▸ Tareas planteadas:
1. Indica si cada afirmación concuerda con el texto dedicado a Mamá: (a) los árboles de la cosecha estaban junto a la tranquera; (b) las manos de los niños alcanzaban sin problema los frutos; (c) los juegos infantiles se compartían entre primos y amigos. Contesta sí o no en cada caso y cita textualmente las palabras del texto que lo deciden.
2. Retoma, por favor, el texto dedicado a Mamá y continúalo a partir de su última oración.

== Fragmento del documento

Mamá, nos conocemos desde siempre, desde la célula primigenia que atesora las claves de la vida. Crecimos al calor de tu cántaro, en tu fragua se forjó la unión con Papá, y así se injertaron los milenarios troncos de los dos. Sentimos tu mirada y tus manos que tomaron las nuestras para enseñarnos a caminar. Nacimos de vos y vos vives en nosotros.
Mamá, hoy te damos la mano con amor, para que no tropieces por los viejos caminos, y recordamos cómo ayer nos diste la tuya.
¿Te acordás de nuestros juegos infantiles? Teníamos una sociedad bulliciosa y festiva, entre primos y amigos. Gustábamos de los mangos, de tonos rojizos, amarrillos, anaranjados, tornasolados.
Pero los árboles de la cosecha, junto a la tranquera, eran muy altos, imposible de alcanzar sus frutos para nuestras pequeñas manos. Entonces, ideamos una larga mano para apear los mangos que, con fruición, mirábamos desde abajo.

====
== Datos proporcionados

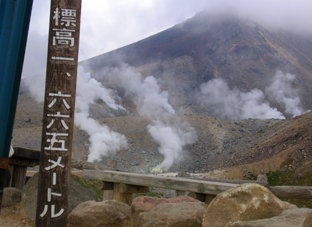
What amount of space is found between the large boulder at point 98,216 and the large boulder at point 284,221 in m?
1.92

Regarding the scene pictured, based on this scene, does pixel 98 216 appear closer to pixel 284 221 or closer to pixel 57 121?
pixel 57 121

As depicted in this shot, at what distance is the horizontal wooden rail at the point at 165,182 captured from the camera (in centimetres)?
355

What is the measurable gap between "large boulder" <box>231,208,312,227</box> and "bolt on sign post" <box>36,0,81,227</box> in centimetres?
Answer: 143

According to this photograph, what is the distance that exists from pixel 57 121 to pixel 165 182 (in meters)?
1.90

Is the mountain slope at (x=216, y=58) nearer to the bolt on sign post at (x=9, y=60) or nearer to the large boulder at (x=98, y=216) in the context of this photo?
the large boulder at (x=98, y=216)

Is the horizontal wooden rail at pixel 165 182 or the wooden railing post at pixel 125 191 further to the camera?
the wooden railing post at pixel 125 191

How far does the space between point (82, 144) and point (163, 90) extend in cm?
2861

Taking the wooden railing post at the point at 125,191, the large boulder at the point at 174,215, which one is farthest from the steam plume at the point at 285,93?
the large boulder at the point at 174,215

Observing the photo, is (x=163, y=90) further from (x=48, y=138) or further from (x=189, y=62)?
(x=48, y=138)

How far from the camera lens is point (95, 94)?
35.4m

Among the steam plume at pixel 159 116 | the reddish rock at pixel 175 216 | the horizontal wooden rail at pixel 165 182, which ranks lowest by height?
the reddish rock at pixel 175 216

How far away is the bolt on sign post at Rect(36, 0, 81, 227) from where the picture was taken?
2461mm

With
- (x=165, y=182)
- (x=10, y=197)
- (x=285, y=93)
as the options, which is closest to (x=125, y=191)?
(x=165, y=182)

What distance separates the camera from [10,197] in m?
4.26
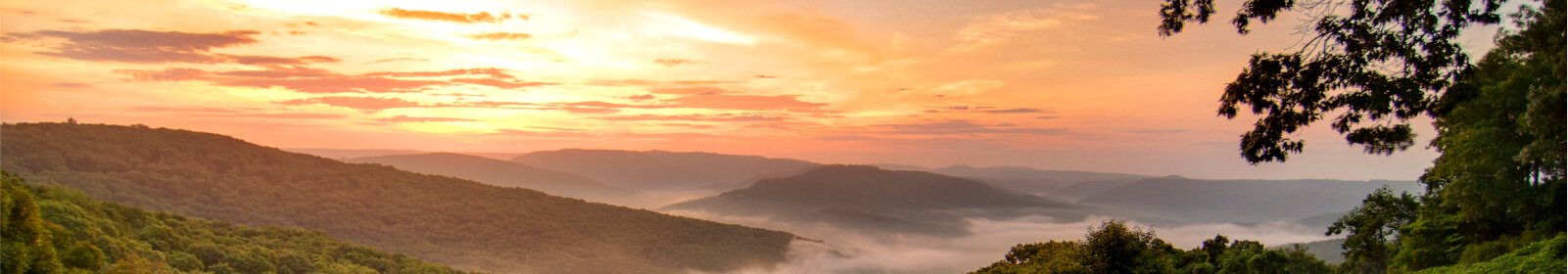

====

▸ Resultados esperados:
1.
(a) Sí: "Pero los árboles de la cosecha, junto a la tranquera, eran muy altos".
(b) No: "imposible de alcanzar sus frutos para nuestras pequeñas manos".
(c) Sí: "Teníamos una sociedad bulliciosa y festiva, entre primos y amigos."

2.
Tomábamos una pita del monte y hacíamos una soga, sujetando las puntas entre el índice y el pulgar, y entonces comenzábamos a gritar nuestro terrible conjuro: “Julián –así nombrábamos al viento– si no vienes, te ahorco”.
A la vez tirábamos de las puntas de la pita, amenazantes, para reducir el diámetro de la soga, y de este modo hacer ver al viento que cumpliríamos lo que anunciábamos a viva voz.
Si el viento llegaba con su mano larga y fuerte, a sacudir las ramas del corpulento árbol, caían los coloridos mangos, celebrábamos nuestra victoria, y el viento no sería “ahorcado”.